On the question of whether the views of the majority community should prevail in a democracy, about 60% of urban middle classes either strongly agree or somewhat agree, compared to closer to 50% who hold similar views among rural middle classes. Among the groups, the category that holds the strongest views on this question are the Urban Private Sector Middle Class (64%). Similarly, on the question of whether reservations based on caste and religion divide the people of India, the Urban middle class groups hold a much stronger view that this is so (close to 65%) compared to their rural counterpart (55%). Here again, the Urban Private Middle Class holds the strongest views, with close to 75% agreeing that reservations divide India.
On the question of whether the government should treat minority and majority communities the same way, urban middle classes are stronger in this view than rural MCs (over 70% compared to 60%).

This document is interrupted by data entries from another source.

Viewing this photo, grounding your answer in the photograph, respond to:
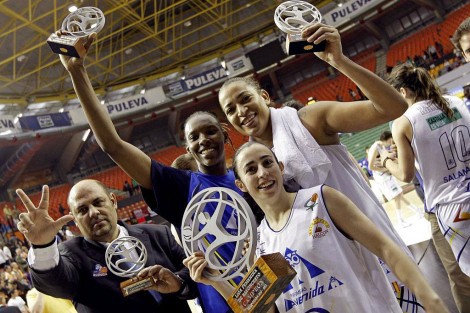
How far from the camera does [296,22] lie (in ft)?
5.24

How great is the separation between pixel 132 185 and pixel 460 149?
1840cm

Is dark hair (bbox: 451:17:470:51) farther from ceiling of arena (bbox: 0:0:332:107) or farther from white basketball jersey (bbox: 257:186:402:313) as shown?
ceiling of arena (bbox: 0:0:332:107)

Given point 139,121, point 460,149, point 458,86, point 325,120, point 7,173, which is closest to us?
point 325,120

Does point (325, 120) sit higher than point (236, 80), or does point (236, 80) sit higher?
point (236, 80)

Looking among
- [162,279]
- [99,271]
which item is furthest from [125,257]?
[162,279]

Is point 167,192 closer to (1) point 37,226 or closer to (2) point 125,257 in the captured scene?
(2) point 125,257

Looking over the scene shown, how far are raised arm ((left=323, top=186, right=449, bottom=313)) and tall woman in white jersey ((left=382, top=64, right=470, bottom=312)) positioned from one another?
1158 millimetres

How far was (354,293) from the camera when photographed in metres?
1.37

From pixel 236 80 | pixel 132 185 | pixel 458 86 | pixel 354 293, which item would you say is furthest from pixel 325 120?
pixel 132 185

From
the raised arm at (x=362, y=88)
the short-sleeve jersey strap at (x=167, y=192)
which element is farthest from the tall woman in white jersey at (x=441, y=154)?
the short-sleeve jersey strap at (x=167, y=192)

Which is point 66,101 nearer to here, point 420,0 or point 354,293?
point 420,0

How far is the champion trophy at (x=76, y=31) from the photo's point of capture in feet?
5.37

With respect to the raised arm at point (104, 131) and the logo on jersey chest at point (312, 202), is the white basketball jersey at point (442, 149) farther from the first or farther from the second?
the raised arm at point (104, 131)

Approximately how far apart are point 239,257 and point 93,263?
93 centimetres
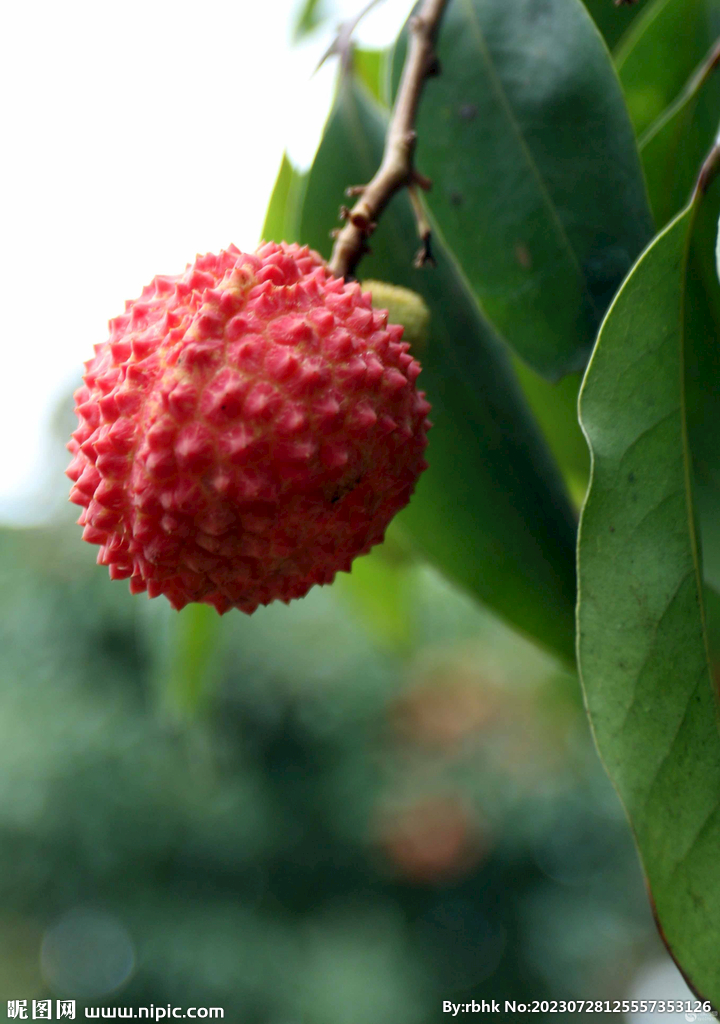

Once again, Urban Private MC feel strongest about this, with close to 80% agreeing with this position. However, an overwhelming majority of the middle classes across both urban and rural India believe that the government should make special provisions to accommodate minorities. Going against trends, the Urban Private middle class have the highest share agreeing with this view (68%).
Of the many middle classes, three— the Rural Middle Class, the Rising Middle Class, and the Urban Private Middle Class — deserve special attention. The large Rural Middle Class has been hiding in plain sight: this blind spot has resulted in little understanding of their positions, preferences or politics, specifically their differences with the rural poor.
The Rising Middle Class will soon become the largest single bloc, and bring new forces to politics, informed both by their subaltern caste composition, as well as their different livelihood patterns. The Urban Private Sector Middle Class will, despite being numerically small, have disproportionate impact on political agendas, given its networks and greater access to English media.
Each of these middle class groups has its preferences, and will find ways to voice these needs, contest competing claims, and build coalitions, as it seeks to shape political outcomes. As an example, both the urban and rural middle classes may well come together to oppose new forms of cash-based subsidies that are currently being discussed, but for different reasons: the former because they don’t get any subsidies anyway, and the latter because they lose the in-kind subsidies (e.g. fertilizer) that they currently receive.
In other areas, the urban middle classes may find common cause with the poor in very few cases (such as public transport), but not for the specific needs of the poor. For example, on major issues like healthcare, education, affordable housing etc, the middle class has effectively seceded from the state, and secured these services from private sector providers.
This means that we are unlikely to see grand social coalitions that can catalyse the emergence of a welfare state in the classical sense in India — i.e. universal access to public goods like education and healthcare. For these, the poor will have to fight by themselves.
The convergent and differing views of the many middle classes will impact a vast range of issues in India’s development: its economic trajectory, political formations and social compacts.
In our view, the 2019 elections will be the first to see the impact of these positions in a meaningful way. We believe that the importance of India’s many middle classes has so far not been fully understood, certainly by most political analysts and possibly by some political parties.